In light of the beatings, one might expect that the men and their families desire retribution against those who acted with such savagery. However, in fact, neither man is willing to assist the RUC in its investigation, and neither seems interested in a paramilitary response.

Tony said he had to speak to police officers when they came to the hospital to file a report, but he said he never would have given the RUC the names of the men. Furthermore he doesn’t hold any animosity towards his attackers because he accepts that they were just following orders. On the other hand, he would like to hear an explanation from the leadership of the Provisionals about why they did this to him and what they hoped it would accomplish. As he said, he’s a republican at the end of the day, just like they are, and they should be fighting for the same things.

Mickey expressed similar sentiments. He said that he’s been through too much to turn informer now and that even if he had a name to give the RUC he wouldn’t tell them anything.
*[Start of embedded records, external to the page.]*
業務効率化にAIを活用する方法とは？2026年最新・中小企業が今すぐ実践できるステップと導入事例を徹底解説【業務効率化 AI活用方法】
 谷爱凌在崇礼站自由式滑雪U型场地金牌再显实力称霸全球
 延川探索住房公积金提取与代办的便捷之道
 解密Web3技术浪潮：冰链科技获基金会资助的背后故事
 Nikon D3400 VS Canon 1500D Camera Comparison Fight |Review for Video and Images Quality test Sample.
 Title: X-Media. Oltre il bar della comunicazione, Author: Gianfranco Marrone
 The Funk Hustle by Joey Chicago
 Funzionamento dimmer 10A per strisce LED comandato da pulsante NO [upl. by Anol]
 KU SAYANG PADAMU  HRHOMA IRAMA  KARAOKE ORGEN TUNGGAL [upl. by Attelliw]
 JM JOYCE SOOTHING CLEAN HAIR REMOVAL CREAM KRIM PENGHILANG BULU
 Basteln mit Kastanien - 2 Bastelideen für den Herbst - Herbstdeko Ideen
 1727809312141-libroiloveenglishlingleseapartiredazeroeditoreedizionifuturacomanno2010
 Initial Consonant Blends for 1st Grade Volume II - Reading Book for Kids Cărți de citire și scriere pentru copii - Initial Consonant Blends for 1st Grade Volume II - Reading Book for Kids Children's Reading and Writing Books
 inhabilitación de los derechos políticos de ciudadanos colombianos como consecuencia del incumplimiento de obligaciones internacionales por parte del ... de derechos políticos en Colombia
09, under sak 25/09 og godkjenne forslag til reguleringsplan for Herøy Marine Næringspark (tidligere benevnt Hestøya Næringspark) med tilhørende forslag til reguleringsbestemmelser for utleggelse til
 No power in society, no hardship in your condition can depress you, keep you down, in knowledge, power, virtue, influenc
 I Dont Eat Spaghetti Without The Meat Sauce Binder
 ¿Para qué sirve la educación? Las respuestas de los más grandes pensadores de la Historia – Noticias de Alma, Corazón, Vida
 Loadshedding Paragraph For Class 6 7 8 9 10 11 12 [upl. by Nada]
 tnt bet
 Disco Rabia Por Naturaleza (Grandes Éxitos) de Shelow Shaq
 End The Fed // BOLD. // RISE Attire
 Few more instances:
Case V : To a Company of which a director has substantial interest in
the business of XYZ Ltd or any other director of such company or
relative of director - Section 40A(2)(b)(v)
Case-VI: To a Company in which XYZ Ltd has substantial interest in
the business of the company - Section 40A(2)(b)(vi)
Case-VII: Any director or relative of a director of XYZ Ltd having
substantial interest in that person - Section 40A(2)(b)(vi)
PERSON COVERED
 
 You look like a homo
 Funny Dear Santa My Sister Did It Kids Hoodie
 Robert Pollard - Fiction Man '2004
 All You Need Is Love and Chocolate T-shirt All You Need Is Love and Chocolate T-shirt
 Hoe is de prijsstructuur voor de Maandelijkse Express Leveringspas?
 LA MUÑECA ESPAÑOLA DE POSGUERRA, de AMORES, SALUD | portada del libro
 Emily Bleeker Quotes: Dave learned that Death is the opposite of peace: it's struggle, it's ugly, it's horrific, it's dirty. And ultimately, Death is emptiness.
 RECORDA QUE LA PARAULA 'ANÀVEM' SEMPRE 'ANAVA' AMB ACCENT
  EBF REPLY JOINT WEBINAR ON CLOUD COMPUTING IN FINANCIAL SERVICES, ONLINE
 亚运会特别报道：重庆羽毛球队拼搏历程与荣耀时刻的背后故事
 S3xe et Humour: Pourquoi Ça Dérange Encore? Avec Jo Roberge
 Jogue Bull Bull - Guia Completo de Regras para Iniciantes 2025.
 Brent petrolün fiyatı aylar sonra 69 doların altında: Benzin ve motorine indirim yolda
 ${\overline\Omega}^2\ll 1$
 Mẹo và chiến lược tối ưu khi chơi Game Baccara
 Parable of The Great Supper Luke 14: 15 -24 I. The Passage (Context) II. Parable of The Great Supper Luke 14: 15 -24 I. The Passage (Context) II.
Tony believes that rather than the beatings being simply intimidation, they are actually intended to put productive activists, such as himself, Mickey, and Mickey’s son, out of commission. “It’s a form of internment, to put you out of the picture for a length of time, remove you from the game for a while.” When asked if he thought beatings would continue to occur, he said, “They’ve stepped over the line this far already. If the publicity isn’t enough to stop them, then no, I don’t think they’ll stop.”

Deaglan agreed. “If people don’t stand up to what happened there will be more attacks,” he said.

If the attacks were meant to silence opposition, in the end the result is the exact opposite. First of all, both men and their families remain committed to their goals.

As Tony said, “It isn’t going to change anything I believe in. It’s barbaric to think that it would change. But they knew it won’t change anything.” And Mickey told the Derry Journal that “the intention was to silence me but there’s not a chance of that.”

Furthermore, since the beatings, people have been volunteering their services towards a Broad Front of all anti-imperialists as an alternative to Sinn Fein.

“The law of the baseball bat with 12 inch nails in it is the law of Stormont,” Deaglan said. He believes his father’s and Tony’s attacks will strengthen the move towards this Broad Front. As he said, “There’s plenty of common ground.” Further, he notes that “a movement is an amalgamation of different voices. Diversity can only be healthy for Irish republicanism.”

Deaglan said, “if people don’t take responsibility themselves it will end in disaster.” He encourages republicans to not take the easy path and follow Adams, but to take what he calls the “true path of justice and freedom” by deciding to think for themselves.

Since the attack neither man has been able to work. Tony had a factory job, and the hardship has been difficult, particularly since the family has a mortgage on their home. Mickey, a bricklayer, also will be unable to work for at least six months due to the extent of the injuries. Funds are being raised to support both men and their families. Supporters of both families also encourage individuals and organizations supporting free speech to make their voices heard by contacting the men as well as writing letters to the local media.